- [PROVIDED TEXT]:
--- Start ---
Let’s clear obvious points regarding this non-matter. Tsvangirai had all he needed to travel. Indeed he had used this very documentation to go places. That could not have been an issue. Secondly, a passport is not a right, which is why all passports the whole world over belong to Governments of given States. That holds true for America as it does for UK where all passports belong to the Government of Her Majesty. It is no different here. It will not be, merely because there is a man about to be a Prime Minister but not quite one yet. There is a backlog at the passport office, which is growing by the day. It stands at upward of 130 000, with many eager applicants having been on the waiting list for periods longer than the gallivanting Tsvangirai. The needs of these applicants are even more basic: travelling to neighbouring countries to buy necessaries.

Contrast that with Tsvangirai whose passport fills up on sanctions-buying trips. And anyway, why should he jump the queue? Why should he escape the shortages arising from the very sanctions he so loves? Is it very bad to pay the guy with his own coin? It is very lame for Financial Gazette to suggest a brand new passport flies to Tsvangirai to buy him into playing a constructive role in the talks. It smacks of blackmail.
--- End ---
- [INFORMATION SHOWN]:
--- Start ---
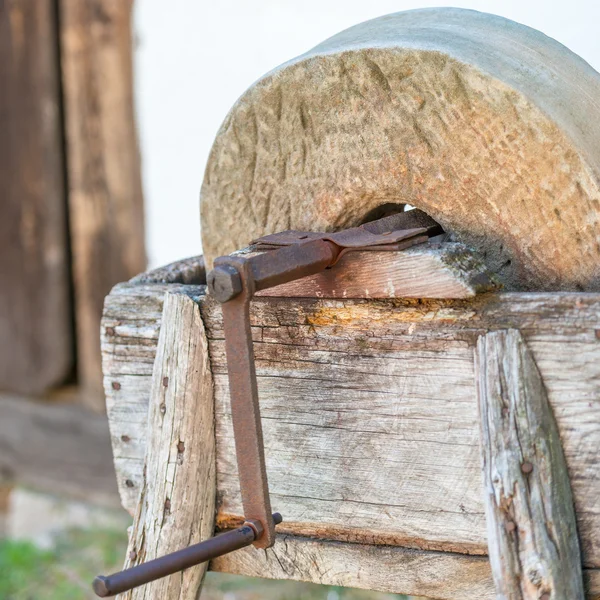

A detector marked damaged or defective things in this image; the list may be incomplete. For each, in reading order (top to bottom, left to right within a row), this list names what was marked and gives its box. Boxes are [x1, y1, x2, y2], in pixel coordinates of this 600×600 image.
--- End ---
- [TASKS FOR THIS EXERCISE]:
a - According to the passage on Tsvangirai's passport, how large is the backlog at the passport office?
b - Extend the passage on Tsvangirai's passport beyond its final sentence.
The data isn't needed for anything here.

- [RESULTS FOR EACH TASK]:
a - Upward of 130 000.

b -
Anyway, if he thinks we owe him regard as country’s Prime Minister, let him become one by concluding this one matter between him and premiership. It does not have to end up in Swaziland or any such country. It does not. But he wants more. He wants a diplomatic passport. For which Government? For which diplomacy? Sanctions-getting diplomacy. Let us reflect a bit.

With friends like these….

Let me pose a simple question: If you had George Bush, Gordon Brown, the EU leaders on your side, would you negotiate with any of your enemies, however strong? If you think you have the support of Jacob Zuma, of the Sadc chair, of the AU chair, of the UN Secretary General, of Botswana, of Tanzania, would you sit down to jaw-jaw with your enemies? With friends like these, who needs talks?

Tsvangirai’s cockiness comes not from the power he wields in the country; it comes from the powers that he knows and thinks are behind him. They look formidable; they look numberless, which is why he flaunts them with reckless abandon. Their support to him is unconditional, which is why he can afford to abuse everyone, Sadc institutions included. That — not the so-called Zanu-PF’s clinging to power — is what will wreck the talks. And when his American and British masters do not come for Government briefings, as happened yesterday, the message encouraging obstinacy clearly rings home. Equally, when envoys accredited to this country attempt to refuse to present credentials to the Head of State until a bit of twisting, clearly the man cannot help but feel big-headed. After all both the British and Americans have made it clear nothing short of Mugabe’s departure settles the matter.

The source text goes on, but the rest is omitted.